> Work to complete: Each line from the one that holds "What is the precise" to the end of the records is to be retyped exactly. Pictures are not part of the copy.

> Excerpted records:

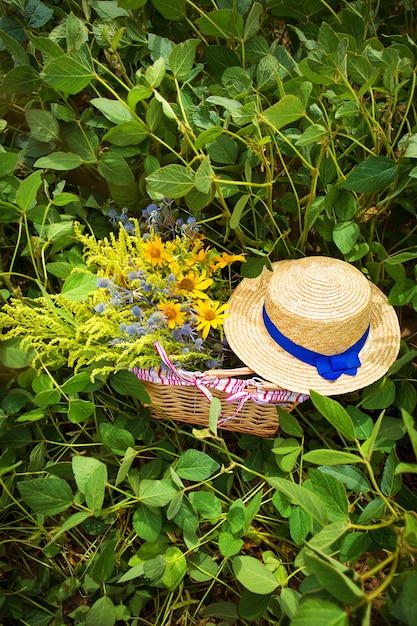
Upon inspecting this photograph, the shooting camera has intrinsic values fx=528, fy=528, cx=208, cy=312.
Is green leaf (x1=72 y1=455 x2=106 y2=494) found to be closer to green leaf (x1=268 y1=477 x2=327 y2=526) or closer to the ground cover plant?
the ground cover plant

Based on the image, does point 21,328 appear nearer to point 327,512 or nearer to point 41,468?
point 41,468

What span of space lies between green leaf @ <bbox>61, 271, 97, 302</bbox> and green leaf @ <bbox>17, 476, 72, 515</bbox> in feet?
1.13

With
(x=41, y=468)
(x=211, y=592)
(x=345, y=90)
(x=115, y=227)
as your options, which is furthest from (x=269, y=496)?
(x=345, y=90)

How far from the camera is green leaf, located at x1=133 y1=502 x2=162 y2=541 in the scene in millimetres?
1001

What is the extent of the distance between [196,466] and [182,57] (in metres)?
0.84

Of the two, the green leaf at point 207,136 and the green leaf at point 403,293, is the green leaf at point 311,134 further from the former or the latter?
the green leaf at point 403,293

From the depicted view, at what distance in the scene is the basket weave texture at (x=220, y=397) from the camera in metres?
1.01

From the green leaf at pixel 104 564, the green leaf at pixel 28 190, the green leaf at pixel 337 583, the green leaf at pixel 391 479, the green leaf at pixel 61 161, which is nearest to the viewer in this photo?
the green leaf at pixel 337 583

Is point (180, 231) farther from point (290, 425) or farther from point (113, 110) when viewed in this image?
point (290, 425)

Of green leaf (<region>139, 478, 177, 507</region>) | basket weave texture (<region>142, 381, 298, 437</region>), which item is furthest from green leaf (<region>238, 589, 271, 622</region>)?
basket weave texture (<region>142, 381, 298, 437</region>)

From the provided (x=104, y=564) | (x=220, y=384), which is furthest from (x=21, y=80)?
(x=104, y=564)

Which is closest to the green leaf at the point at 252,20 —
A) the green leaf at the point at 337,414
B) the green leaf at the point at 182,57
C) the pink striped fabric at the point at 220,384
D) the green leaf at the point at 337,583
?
the green leaf at the point at 182,57

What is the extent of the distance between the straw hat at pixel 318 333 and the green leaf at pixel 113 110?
0.47 metres

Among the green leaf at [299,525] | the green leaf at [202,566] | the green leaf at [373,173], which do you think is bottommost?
the green leaf at [202,566]
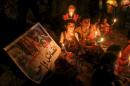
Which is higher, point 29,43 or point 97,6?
point 29,43

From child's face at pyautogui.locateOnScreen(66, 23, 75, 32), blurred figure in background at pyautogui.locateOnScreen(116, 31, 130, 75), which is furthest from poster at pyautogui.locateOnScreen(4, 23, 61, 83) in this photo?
blurred figure in background at pyautogui.locateOnScreen(116, 31, 130, 75)

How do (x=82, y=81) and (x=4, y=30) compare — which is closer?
(x=82, y=81)

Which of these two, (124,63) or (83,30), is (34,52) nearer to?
(124,63)

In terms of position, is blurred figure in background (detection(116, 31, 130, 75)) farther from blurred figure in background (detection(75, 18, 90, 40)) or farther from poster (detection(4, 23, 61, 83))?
blurred figure in background (detection(75, 18, 90, 40))

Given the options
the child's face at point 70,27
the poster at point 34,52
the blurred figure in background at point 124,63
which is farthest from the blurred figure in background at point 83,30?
the blurred figure in background at point 124,63

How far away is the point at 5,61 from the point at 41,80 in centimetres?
119

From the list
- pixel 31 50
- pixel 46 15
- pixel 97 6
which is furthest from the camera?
pixel 97 6

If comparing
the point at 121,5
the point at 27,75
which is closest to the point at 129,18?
the point at 121,5

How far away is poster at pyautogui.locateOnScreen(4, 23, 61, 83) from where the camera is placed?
683 centimetres

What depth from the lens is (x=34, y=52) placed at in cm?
750

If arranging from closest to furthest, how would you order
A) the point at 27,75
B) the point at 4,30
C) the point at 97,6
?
the point at 27,75
the point at 4,30
the point at 97,6

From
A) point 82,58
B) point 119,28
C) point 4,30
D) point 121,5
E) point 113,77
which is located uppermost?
point 4,30

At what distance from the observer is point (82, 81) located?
598 centimetres

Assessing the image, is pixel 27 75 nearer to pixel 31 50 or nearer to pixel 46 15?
pixel 31 50
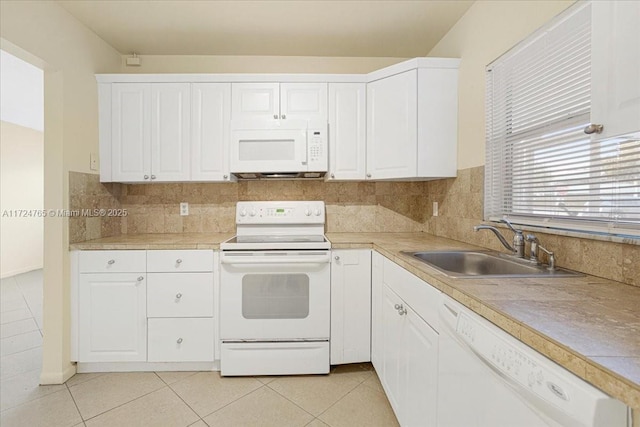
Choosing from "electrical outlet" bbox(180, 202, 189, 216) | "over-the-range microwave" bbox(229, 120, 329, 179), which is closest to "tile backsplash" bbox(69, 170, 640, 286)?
"electrical outlet" bbox(180, 202, 189, 216)

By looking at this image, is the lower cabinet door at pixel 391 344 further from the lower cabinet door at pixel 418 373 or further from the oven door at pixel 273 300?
the oven door at pixel 273 300

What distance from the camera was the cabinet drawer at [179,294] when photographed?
1.90 m

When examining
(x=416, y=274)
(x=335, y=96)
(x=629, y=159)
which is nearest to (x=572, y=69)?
(x=629, y=159)

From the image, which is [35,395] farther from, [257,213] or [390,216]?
[390,216]

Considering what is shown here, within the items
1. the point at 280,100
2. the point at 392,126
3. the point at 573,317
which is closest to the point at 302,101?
the point at 280,100

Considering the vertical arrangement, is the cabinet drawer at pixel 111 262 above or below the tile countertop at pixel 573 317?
below

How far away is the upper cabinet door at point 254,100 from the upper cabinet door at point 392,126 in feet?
2.43

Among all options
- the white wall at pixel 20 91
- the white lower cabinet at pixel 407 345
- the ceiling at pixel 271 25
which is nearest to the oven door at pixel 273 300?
the white lower cabinet at pixel 407 345

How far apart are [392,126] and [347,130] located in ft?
1.14

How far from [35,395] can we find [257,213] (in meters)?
1.77

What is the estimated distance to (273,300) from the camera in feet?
6.18

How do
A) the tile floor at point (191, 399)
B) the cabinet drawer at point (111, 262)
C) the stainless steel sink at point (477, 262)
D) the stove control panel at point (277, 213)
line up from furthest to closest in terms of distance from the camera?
the stove control panel at point (277, 213)
the cabinet drawer at point (111, 262)
the tile floor at point (191, 399)
the stainless steel sink at point (477, 262)

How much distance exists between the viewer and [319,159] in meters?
2.13

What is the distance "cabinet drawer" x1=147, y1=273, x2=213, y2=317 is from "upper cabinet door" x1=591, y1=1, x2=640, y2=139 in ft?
6.56
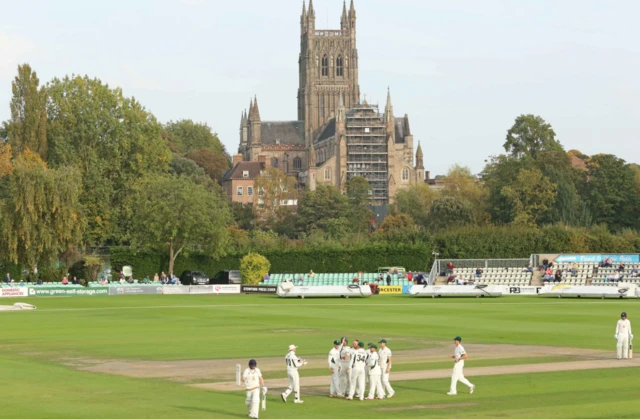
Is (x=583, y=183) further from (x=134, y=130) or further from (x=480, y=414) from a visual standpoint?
(x=480, y=414)

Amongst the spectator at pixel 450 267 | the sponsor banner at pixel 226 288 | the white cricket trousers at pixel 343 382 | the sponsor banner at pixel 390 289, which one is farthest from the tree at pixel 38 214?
the white cricket trousers at pixel 343 382

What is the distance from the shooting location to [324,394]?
917 inches

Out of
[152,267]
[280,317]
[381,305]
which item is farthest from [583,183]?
[280,317]

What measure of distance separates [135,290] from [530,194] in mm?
57954

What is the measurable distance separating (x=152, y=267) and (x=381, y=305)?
35.0 metres

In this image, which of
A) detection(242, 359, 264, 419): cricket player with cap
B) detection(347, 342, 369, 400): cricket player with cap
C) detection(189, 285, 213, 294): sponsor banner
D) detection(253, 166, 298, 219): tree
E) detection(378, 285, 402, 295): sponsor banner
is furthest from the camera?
detection(253, 166, 298, 219): tree

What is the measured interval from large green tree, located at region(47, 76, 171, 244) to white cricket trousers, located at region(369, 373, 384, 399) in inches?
2865

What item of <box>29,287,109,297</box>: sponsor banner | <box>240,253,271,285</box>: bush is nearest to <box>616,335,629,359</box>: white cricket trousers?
<box>29,287,109,297</box>: sponsor banner

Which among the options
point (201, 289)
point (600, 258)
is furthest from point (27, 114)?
point (600, 258)

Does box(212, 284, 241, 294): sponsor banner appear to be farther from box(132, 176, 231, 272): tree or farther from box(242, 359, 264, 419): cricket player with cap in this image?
box(242, 359, 264, 419): cricket player with cap

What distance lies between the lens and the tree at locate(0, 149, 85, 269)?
3061 inches

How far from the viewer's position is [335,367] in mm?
22594

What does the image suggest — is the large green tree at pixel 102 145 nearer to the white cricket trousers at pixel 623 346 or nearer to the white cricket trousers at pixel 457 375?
the white cricket trousers at pixel 623 346

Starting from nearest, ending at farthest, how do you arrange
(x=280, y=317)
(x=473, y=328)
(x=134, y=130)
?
(x=473, y=328) < (x=280, y=317) < (x=134, y=130)
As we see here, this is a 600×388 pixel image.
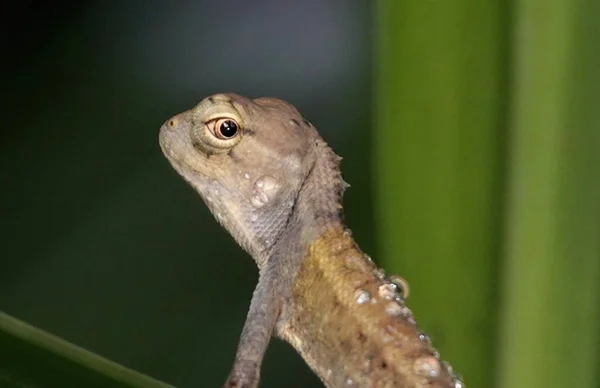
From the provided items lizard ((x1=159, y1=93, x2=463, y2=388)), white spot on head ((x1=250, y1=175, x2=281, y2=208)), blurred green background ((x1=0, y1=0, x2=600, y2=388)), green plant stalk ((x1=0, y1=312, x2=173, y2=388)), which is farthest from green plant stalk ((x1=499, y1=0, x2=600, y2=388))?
green plant stalk ((x1=0, y1=312, x2=173, y2=388))

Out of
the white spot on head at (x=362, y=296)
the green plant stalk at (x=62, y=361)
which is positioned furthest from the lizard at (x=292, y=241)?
the green plant stalk at (x=62, y=361)

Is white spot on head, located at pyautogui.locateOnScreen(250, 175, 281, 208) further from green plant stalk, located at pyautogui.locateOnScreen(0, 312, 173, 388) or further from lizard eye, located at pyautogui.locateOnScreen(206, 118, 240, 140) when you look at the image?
green plant stalk, located at pyautogui.locateOnScreen(0, 312, 173, 388)

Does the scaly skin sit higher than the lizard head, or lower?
lower

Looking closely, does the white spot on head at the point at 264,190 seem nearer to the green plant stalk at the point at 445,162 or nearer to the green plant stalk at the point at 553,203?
the green plant stalk at the point at 445,162

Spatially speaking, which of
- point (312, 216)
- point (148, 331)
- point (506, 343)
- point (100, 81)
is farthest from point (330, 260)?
point (100, 81)

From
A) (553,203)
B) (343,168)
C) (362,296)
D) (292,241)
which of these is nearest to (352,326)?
(362,296)

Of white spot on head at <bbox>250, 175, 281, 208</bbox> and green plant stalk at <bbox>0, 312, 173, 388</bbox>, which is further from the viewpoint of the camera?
white spot on head at <bbox>250, 175, 281, 208</bbox>

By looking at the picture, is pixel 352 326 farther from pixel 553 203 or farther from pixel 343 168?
pixel 343 168
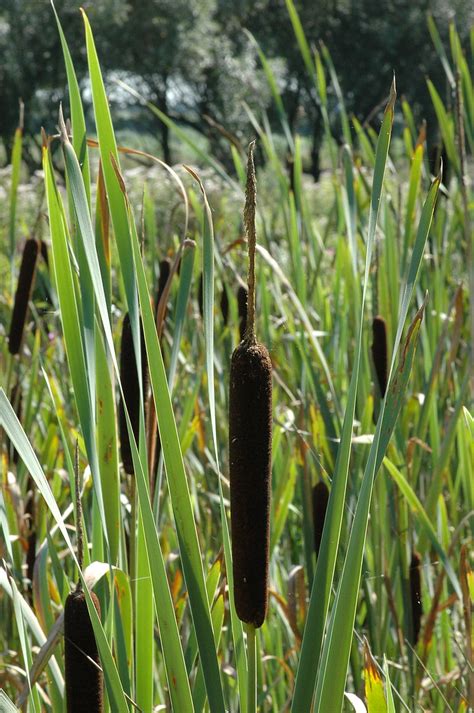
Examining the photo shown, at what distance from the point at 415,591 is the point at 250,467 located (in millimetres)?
623

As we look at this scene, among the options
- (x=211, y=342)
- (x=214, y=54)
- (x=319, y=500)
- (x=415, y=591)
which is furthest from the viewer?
(x=214, y=54)

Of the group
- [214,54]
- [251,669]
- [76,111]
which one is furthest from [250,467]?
[214,54]

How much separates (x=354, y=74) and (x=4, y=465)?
24930mm

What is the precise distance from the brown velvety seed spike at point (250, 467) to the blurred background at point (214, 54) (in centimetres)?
1974

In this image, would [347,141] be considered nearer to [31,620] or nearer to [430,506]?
[430,506]

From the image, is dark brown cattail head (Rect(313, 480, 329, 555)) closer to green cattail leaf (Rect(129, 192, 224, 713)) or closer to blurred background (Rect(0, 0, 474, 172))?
green cattail leaf (Rect(129, 192, 224, 713))

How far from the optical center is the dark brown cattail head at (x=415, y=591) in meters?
1.03

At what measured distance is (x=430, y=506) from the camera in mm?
1019

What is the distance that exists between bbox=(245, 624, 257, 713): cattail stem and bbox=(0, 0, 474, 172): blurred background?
19739 millimetres

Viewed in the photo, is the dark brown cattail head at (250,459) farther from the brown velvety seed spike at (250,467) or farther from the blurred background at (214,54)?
the blurred background at (214,54)

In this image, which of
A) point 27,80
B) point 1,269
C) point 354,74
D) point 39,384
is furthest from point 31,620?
point 354,74

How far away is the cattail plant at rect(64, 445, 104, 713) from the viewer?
503 millimetres

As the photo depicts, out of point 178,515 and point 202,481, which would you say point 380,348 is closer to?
point 202,481

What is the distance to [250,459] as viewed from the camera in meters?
0.47
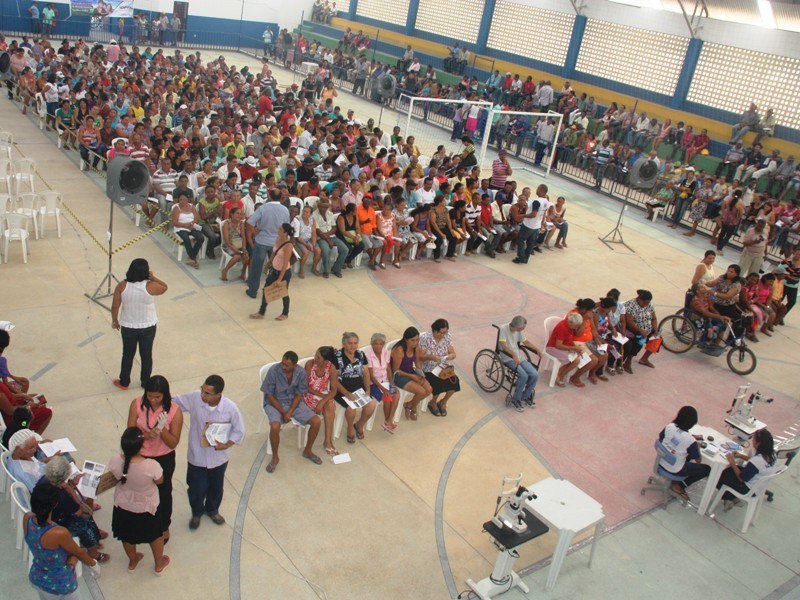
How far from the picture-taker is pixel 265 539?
658cm

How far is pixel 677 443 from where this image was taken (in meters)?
7.84

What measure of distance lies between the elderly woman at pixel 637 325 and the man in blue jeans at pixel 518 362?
211 centimetres

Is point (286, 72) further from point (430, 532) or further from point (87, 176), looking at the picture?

> Exercise result:
What is the precise distance from the brown velvety seed spike at point (250, 467) to the blurred background at point (214, 54) (in centimetres)?
1974

In this image, would [347,141] be considered nearer to [31,620] or nearer to [430,506]?
[430,506]

From the image, is dark brown cattail head (Rect(313, 480, 329, 555)) closer to green cattail leaf (Rect(129, 192, 224, 713)) or closer to blurred background (Rect(0, 0, 474, 172))?
green cattail leaf (Rect(129, 192, 224, 713))

How far from the optical center is the dark brown cattail head at (x=415, y=591) in meters?
1.03

At what measured distance is (x=430, y=506) from the camera in mm?
1019

What is the distance that exists between bbox=(245, 624, 257, 713): cattail stem and bbox=(0, 0, 474, 172): blurred background?
19739 millimetres

Viewed in the photo, is the dark brown cattail head at (250,459) farther from the brown velvety seed spike at (250,467) or farther from the blurred background at (214,54)?
the blurred background at (214,54)

In this image, which of
A) point 27,80
B) point 1,269
C) point 354,74
D) point 39,384
is furthest from point 31,620?
point 354,74

How far away is the cattail plant at rect(64, 445, 104, 713) from the viewer?
503 millimetres

As the photo depicts, out of point 178,515 and point 202,481, which would you say point 380,348 is closer to?
point 202,481

What is the distance to [250,459] as viewed from the camera in meters?
0.47
How far from the picture-taker is pixel 265 539?
658cm

How far is pixel 677 443 from where this image was taken (in meters)?
7.84

What measure of distance lies between the elderly woman at pixel 637 325 and the man in blue jeans at pixel 518 362?
211 centimetres

Is point (286, 72) further from point (430, 532) or further from point (87, 176), looking at the picture?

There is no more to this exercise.